Start of Record set

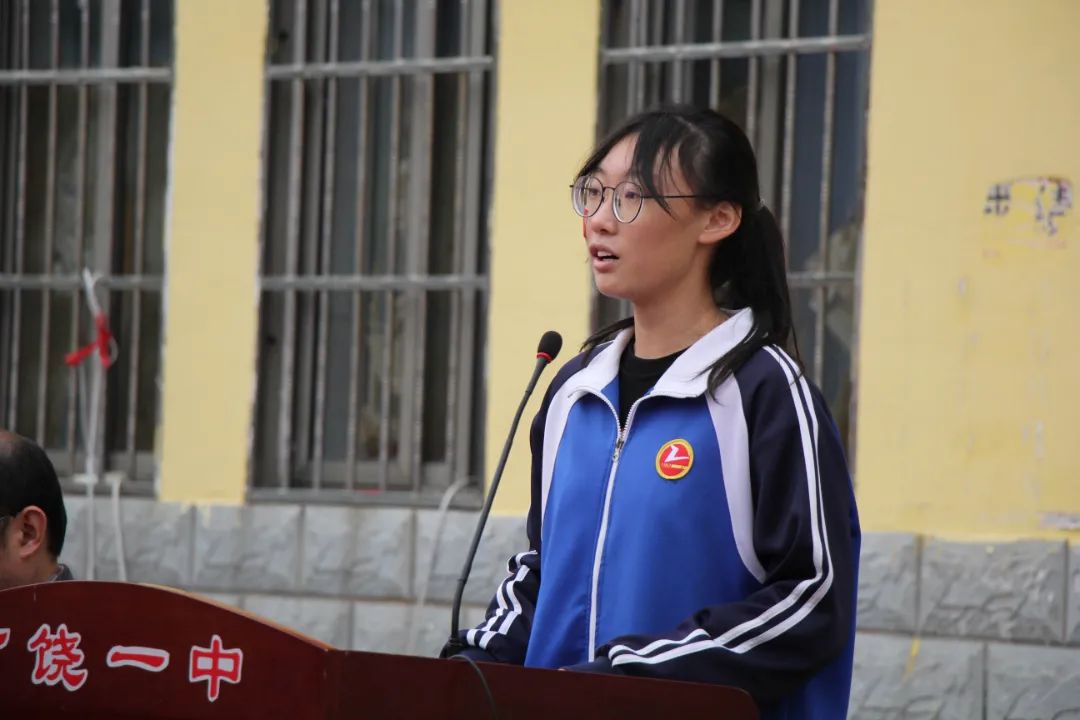 广饶一中艺体中心举行2021年秋季运动会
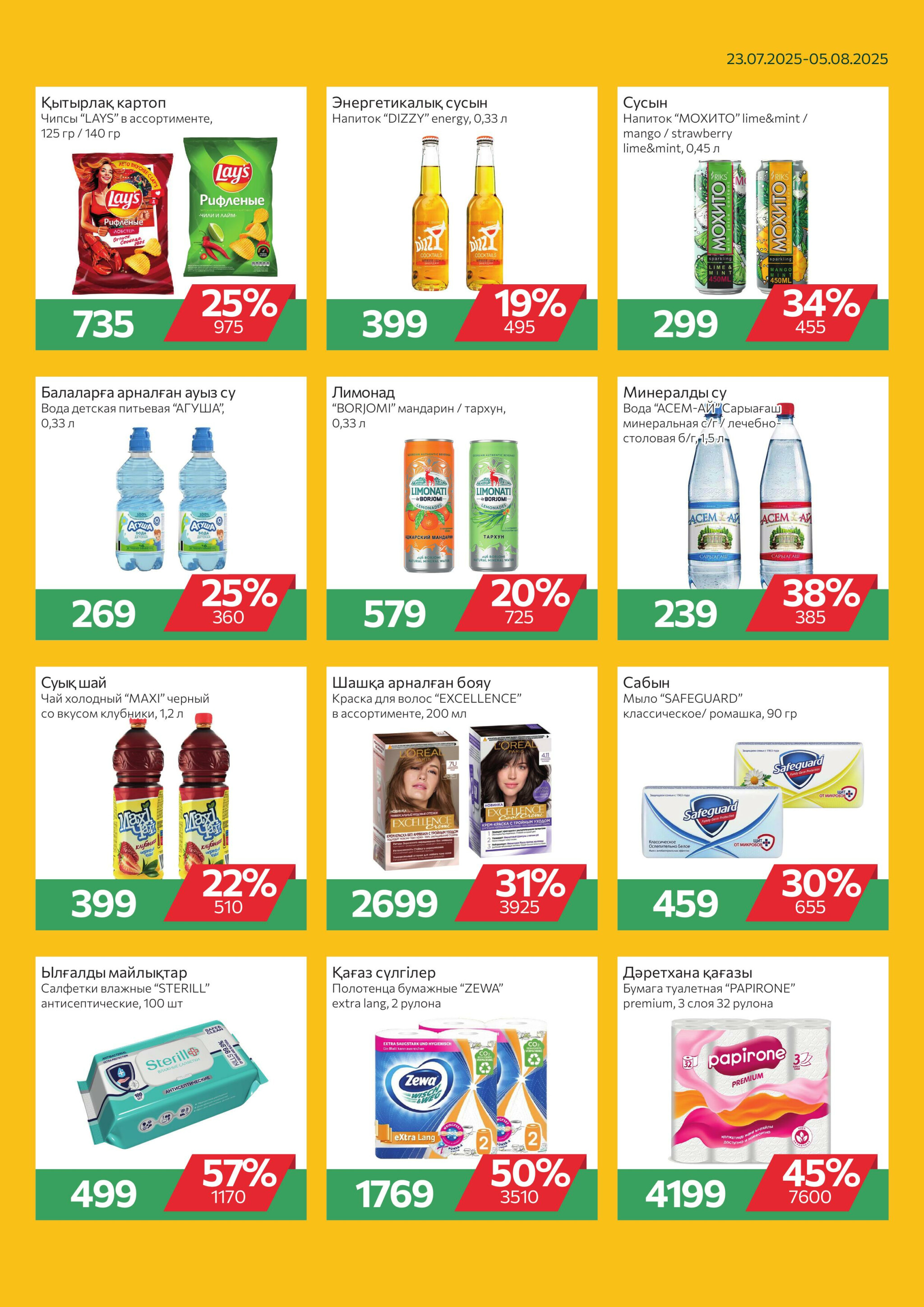 Online каталог (Алматы) 23 Шілдеде - 5 Тамызда 2025 3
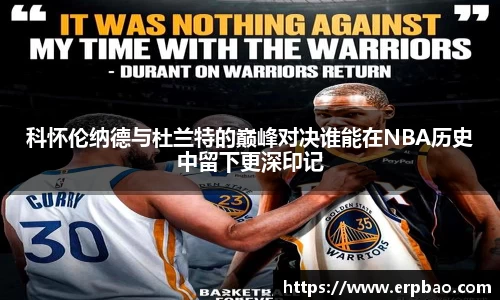 科怀伦纳德与杜兰特的巅峰对决谁能在NBA历史中留下更深印记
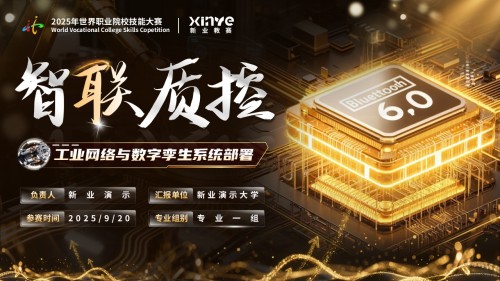 《智联质控》世界技能大赛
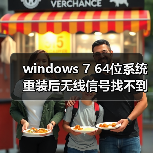windows 7 64位系统重装后无线信号找不到的原因分析以及解决方法（图3）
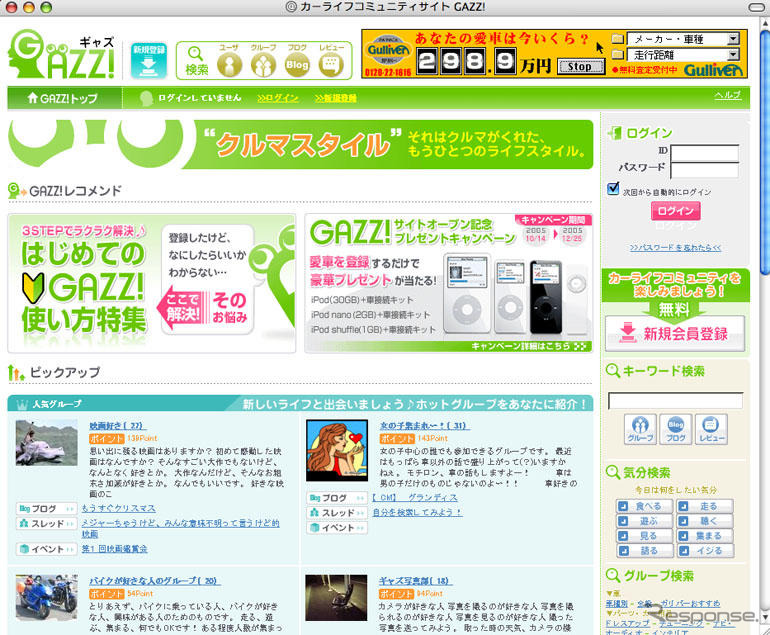 ガリバーがブログサイト「GAZZ!」オープン、 iPod キャンペーン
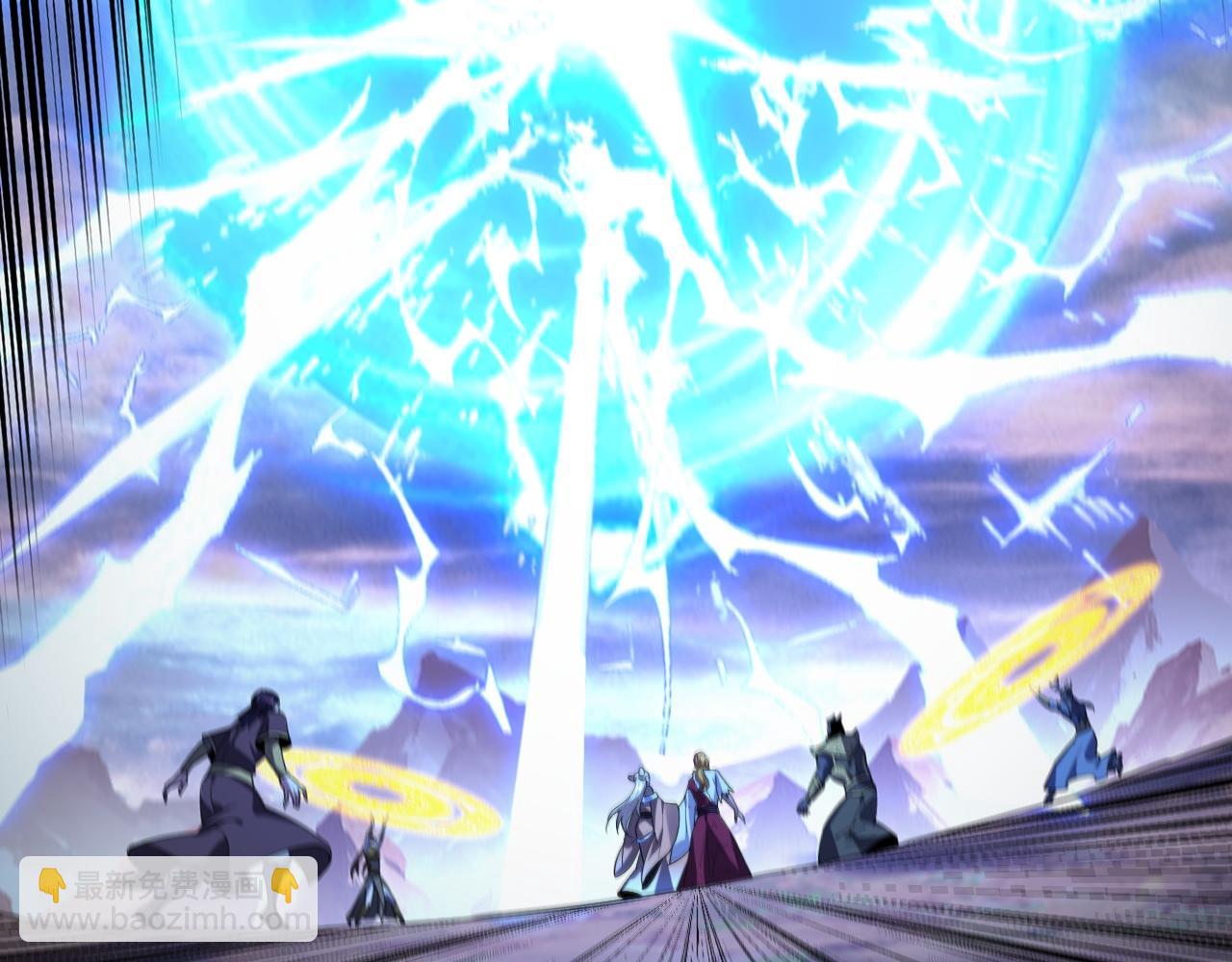 我！天命大反派（隔週雙更） - 第122話 殺人者，贏皇子！(2/4) - 2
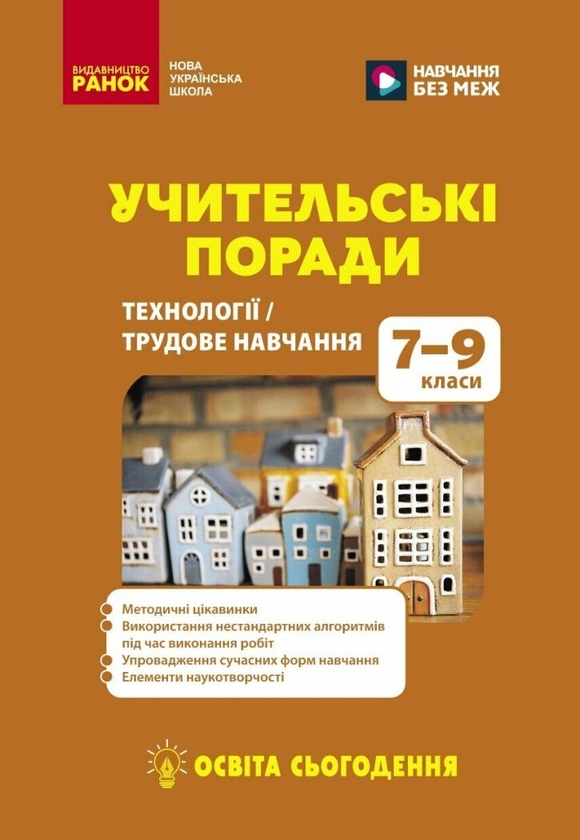 Паперова книга «Учительські поради. Технології/Трудове навчання. 7–9 класи», авторів Володимир Безверхній, Ніна Голумбієвська, Галина Зима, Тетяна Пащенко, Наталія Кирилова, Сергій Биченко - фото №1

End of Record set

Nothing but the lines from the one holding "ガリバーがブログサイト「GAZZ!」オープン、 iPod キャンペーン" through the final line of the records above belongs in the answer, each retyped exactly; omit the pictures.

 ガリバーがブログサイト「GAZZ!」オープン、 iPod キャンペーン
 我！天命大反派（隔週雙更） - 第122話 殺人者，贏皇子！(2/4) - 2
 Паперова книга «Учительські поради. Технології/Трудове навчання. 7–9 класи», авторів Володимир Безверхній, Ніна Голумбієвська, Галина Зима, Тетяна Пащенко, Наталія Кирилова, Сергій Биченко - фото №1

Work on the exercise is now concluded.